A long neck, a slow song and the meanie eats some its gentle soup. Spilling reason on the wet rug. Singing, "this meal iS for you, dressed in this list of well wishes."

Coming too, still plow headed and earth adjacent. A mild wonderment of barely ANY nouns at all, being left here like piled apples in the road before the governor. A tire that's the size of a yawning bowl rolls around him in a circle as children scatter like phones being thrown across a derelict hotel room.

The time as they say, is past and if it could, last night would share itself with you. But its lost too bedevilment, the darkness scattered under a low curtain of closed candy eyes in uncertain pockets as Milton languorously pee'd on himself. When he rolls over, waking up slowly to the sharp pain of his being, his memory is murderous an empty crypt that has no interest in sharing how it is he made it here.

"I don't know where I'm going yet," he yells at a passing cab and tries to right himself. "Fucking farmers, I'm not your pioneer you assholes."

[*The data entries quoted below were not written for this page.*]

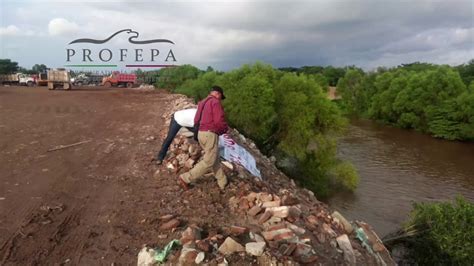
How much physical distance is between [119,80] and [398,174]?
104 ft

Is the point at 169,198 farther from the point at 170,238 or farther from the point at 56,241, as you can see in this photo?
the point at 56,241

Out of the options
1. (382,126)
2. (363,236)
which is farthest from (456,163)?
(363,236)

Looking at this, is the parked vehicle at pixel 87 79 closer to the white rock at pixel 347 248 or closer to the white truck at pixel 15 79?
the white truck at pixel 15 79

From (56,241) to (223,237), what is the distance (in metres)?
2.20

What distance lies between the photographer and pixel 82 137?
10156mm

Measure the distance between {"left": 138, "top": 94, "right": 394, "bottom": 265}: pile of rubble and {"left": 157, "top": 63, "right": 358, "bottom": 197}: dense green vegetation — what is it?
1492 centimetres

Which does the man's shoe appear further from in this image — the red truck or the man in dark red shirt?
the red truck

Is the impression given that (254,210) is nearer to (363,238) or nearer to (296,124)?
(363,238)

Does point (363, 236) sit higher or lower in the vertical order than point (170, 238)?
lower

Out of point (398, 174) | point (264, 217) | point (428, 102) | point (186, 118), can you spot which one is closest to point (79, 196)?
point (186, 118)

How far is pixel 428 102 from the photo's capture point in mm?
45156

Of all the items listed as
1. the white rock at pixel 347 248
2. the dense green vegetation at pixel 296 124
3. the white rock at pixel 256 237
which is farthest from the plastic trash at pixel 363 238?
the dense green vegetation at pixel 296 124

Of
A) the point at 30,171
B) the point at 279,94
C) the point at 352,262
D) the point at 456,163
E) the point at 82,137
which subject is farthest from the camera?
the point at 456,163

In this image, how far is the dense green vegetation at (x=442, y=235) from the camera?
10273 mm
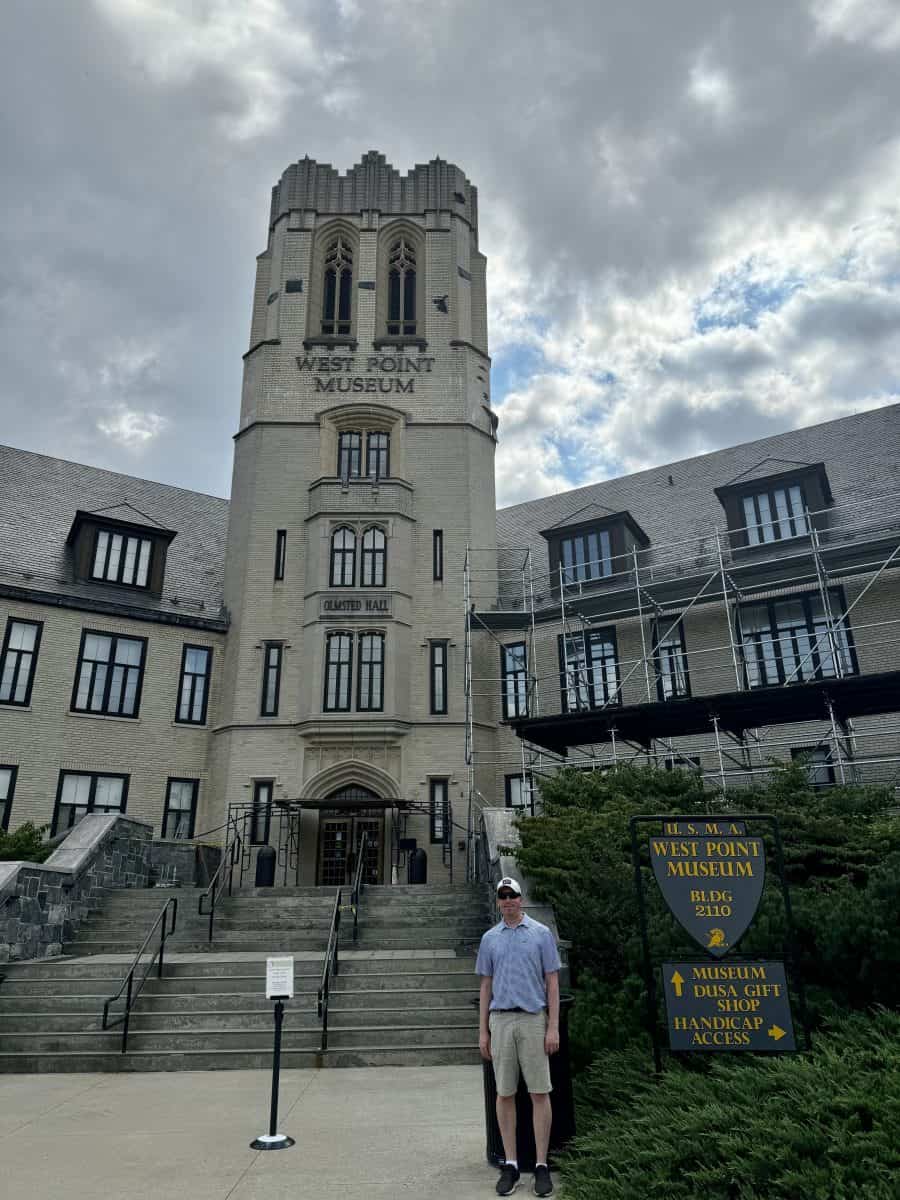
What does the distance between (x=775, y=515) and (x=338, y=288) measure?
1741 centimetres

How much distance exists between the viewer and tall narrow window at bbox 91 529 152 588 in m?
24.9

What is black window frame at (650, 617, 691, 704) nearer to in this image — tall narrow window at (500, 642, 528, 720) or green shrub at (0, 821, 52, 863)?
tall narrow window at (500, 642, 528, 720)

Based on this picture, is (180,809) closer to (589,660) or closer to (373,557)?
(373,557)

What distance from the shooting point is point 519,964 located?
5.85 metres

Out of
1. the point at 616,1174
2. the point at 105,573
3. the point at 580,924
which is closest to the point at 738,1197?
the point at 616,1174

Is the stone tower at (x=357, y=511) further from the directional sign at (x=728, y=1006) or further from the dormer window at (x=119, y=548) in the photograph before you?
the directional sign at (x=728, y=1006)

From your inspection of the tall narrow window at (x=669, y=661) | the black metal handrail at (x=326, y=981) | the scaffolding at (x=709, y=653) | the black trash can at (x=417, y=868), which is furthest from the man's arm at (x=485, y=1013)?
the tall narrow window at (x=669, y=661)

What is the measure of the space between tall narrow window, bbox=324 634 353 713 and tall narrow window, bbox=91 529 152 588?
6.21 m

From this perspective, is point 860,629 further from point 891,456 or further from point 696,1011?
point 696,1011

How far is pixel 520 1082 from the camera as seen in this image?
5.93m

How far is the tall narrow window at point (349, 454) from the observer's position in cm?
2720

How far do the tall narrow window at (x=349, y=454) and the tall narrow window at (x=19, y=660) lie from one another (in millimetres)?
10220

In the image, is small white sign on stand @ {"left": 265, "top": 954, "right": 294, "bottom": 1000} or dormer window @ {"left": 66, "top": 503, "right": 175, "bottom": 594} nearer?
small white sign on stand @ {"left": 265, "top": 954, "right": 294, "bottom": 1000}

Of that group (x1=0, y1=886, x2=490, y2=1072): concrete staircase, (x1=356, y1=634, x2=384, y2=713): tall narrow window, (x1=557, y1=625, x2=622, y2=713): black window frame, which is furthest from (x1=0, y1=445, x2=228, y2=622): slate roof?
(x1=0, y1=886, x2=490, y2=1072): concrete staircase
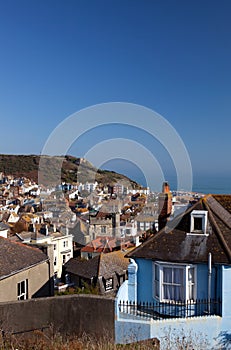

"Why'd Myko come back here," just asking? Just around the corner he sees some of what's left of MomJean's cottage. Most of what's left is charred brick sharing space with some weeds and trash. Finally up on his feet again, Milton finds his cigarettes as another cab darts by. "Schoopies," he stumbles. "Where'd you go last night? D'yoo drive across county, get some of that dust in your eyes. See some beaches of green being lasted best or least from the drying of the whales. That Mayor of ours, pernicious in his long pants. That one entertains an aimless wit. He has a broad pen and an enthusiastic lack of desire. Was he with you both, making water, swimming La Frango?"

While sleeping in flatter and swoon, I'm dream about you. But Mama won't know about the little Mayors that dragged you out on the mud. "It's supposed to look like a spooky candle, they said. It's like a messy jam jar, or maybe it's a metaphor for the violent upheaval of all that's come before us. Maybe, it can be the Sumperan?"